According to a report, funeral homes in Uvalde, Texas, refused to handle services for accused Robb Elementary School shooter 18-year-old Salvador Ramos, forcing the local coroner to store his body for weeks while the family fought over the release of the remains.
Uvalde County Justice of the Peace No. 4 Eulalio “Lalo” Diaz Jr., who serves as the de facto county coroner, told The Houston Chronicle that funeral homes in Ramos’ hometown were already swamped with services for the accused gunman’s total of 21 victims killed in the May 24 massacre and did not want to risk the notoriety that would come with handling the accused gunman’s remains.
“Once they got to him, the funeral homes in town said, ‘We don’t want to deal with him,’” Diaz Jr. told the newspaper. “I had to store him for three weeks. As the funerals for the victims were going on, I was still dealing with what to do with him. It was a stressful time.”
The Bexar County Medical Examiner performed an autopsy on Ramos on May 27, but Diaz Jr. was forced to keep the body in storage for three weeks in Lockhart, Texas, about a two-hour drive from Uvalde, as Ramos’ splintered family fought over his body. Diaz Jr. said that after an out-of-town funeral home, Castle Ridge in Crystal City, Texas, stepped in to handle funeral arrangements, Ramos was released to relatives. According to the Chronicle, Ramos was cremated in a nondescript building on South Frio Street on the western edge of downtown San Antonio.

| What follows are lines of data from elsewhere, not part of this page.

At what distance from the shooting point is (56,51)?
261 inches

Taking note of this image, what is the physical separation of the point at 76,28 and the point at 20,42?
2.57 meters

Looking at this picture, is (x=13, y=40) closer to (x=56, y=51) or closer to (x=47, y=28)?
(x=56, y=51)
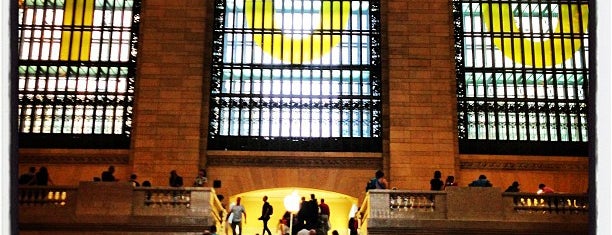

“It took three and a half weeks to get him back to the family,” Diaz Jr. said. “They were arguing with one another.”
The Bexar County Medical Examiner is expected to take more than a year to complete the 22 autopsy reports following the carnage at Robb Elementary School, according to the Chronicle, because the same agency was already tasked with handling the autopsies for the 53 migrants who died after being abandoned in a sweltering hot tractor trailer on the outskirts of San Antonio in June in what was considered the deadliest human smuggling incident in recent U.S. history.
Ramos allegedly shot his grandmother, 66, in the face on her front porch before stealing her pick-up truck and driving it without a license toward the elementary school he once attended.
According to a state investigation report, he crashed the vehicle into a ditch and shot toward people who came out of a nearby funeral home to help, hopping the school’s 5-foot fencing and approaching the building as frantic educators hearing gunshots began to implement lockdown measures.
The gunman entered the building through unlocked doors, and surveillance video shows Ramos, dressed in dark clothing, moving into a hallway and firing his gun into two fourth-grade classrooms. He entered one of the classrooms known to have an improperly secured door, then spent about two and a half minutes rapidly firing over 100 rounds between the two rooms before officers entered the building.
Despite the fact that nearly 400 law enforcement officers from various agencies arrived on the scene, it took more than an hour for a Border Patrol tactical unit to breach the classroom and shoot and kill Ramos, according to the report. The attack killed 19 children and two teachers.
Ramos had moved into his grandmother’s small home blocks away from the school after a heated argument with his mother was livestreamed on Instagram and watched by several family members. According to the report, the teen’s father believed Ramos had no love left for him.
Ramos, who was teased by his peers about becoming a school shooter, allegedly became obsessed with violence and rape online due to the allure of Internet fame. In one video, he was seen carrying a bag containing a dead cat, idealizing animal cruelty. According to the report, he began pursuing his “evil plan” to shoot up the elementary school at the start of this year after a falling out with his mother.